Infine i criteri di reclutamento, soprattutto per le cariche di responsabilità, non garantiscono la migliore competenza possibile per l’adempimento di una funzione. Nomine politiche, clientelismo, voto di scambio, interessi lobbistici, nepotismo occulto, baronie, calpestano il merito e, favorendo l’appartenenza, piuttosto che intelligenza, capacità e impegno,  promuovono figure professionali  inadeguate e mediocri. È la causa principale dell’inefficienza dei servizi pubblici ed è l’ostacolo più difficile da rimuovere.

Attivare un processo di riorganizzazione e riqualificazione del personale, attraverso dei corsi di addestramento e di formazione miranti ad ottenere la soddisfazione dell’utenza, non sarebbe granché complicato. La trasformazione di una dirigenza servile e inconcludente in una figura dinamica, collaborativa e decisionale richiederebbe, invece, tempi non brevi, qualche misura drastica e delle precise scelte politiche.

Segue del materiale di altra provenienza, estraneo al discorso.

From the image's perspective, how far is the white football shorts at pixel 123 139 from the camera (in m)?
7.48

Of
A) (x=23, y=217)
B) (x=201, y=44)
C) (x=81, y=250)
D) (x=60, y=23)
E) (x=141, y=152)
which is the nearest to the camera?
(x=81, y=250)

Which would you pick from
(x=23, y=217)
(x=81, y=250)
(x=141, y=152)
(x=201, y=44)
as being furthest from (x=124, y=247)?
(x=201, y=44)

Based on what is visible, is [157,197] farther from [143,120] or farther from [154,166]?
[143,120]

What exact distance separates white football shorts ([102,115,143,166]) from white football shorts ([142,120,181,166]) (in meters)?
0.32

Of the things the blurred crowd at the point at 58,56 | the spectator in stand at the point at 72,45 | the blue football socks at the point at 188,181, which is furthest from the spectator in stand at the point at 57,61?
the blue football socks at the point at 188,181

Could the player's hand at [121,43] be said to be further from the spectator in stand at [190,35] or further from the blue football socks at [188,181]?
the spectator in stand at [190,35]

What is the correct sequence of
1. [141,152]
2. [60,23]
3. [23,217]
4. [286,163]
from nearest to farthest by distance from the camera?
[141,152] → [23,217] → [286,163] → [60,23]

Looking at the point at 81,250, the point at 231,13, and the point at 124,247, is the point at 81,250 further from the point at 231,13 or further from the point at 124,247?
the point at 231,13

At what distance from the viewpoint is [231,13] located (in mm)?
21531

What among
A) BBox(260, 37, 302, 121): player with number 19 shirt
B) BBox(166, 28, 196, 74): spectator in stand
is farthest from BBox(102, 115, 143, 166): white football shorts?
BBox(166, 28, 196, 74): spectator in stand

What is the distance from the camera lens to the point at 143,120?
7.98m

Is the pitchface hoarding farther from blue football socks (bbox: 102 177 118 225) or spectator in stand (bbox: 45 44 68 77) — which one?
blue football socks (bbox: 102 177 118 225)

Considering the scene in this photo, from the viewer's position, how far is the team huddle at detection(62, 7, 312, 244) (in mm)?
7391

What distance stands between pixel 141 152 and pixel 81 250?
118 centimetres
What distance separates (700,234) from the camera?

Ancora una volta, come del resto è giusto che sia, la politica, nel bene e nel male, pianifica e definisce la qualità di un servizio pubblico. D’altronde è impensabile che individui senza indipendenza e “creature sempre di qualcun altro”, possano autodeterminarsi e da soli decidere come organizzarsi e regolamentarsi. Fatalisti e rassegnati, i dipendenti pubblici, si limitano ad esplicare, come da contratto e, quindi, senza infamia e senza lode o coscienziosamente, la propria mansione.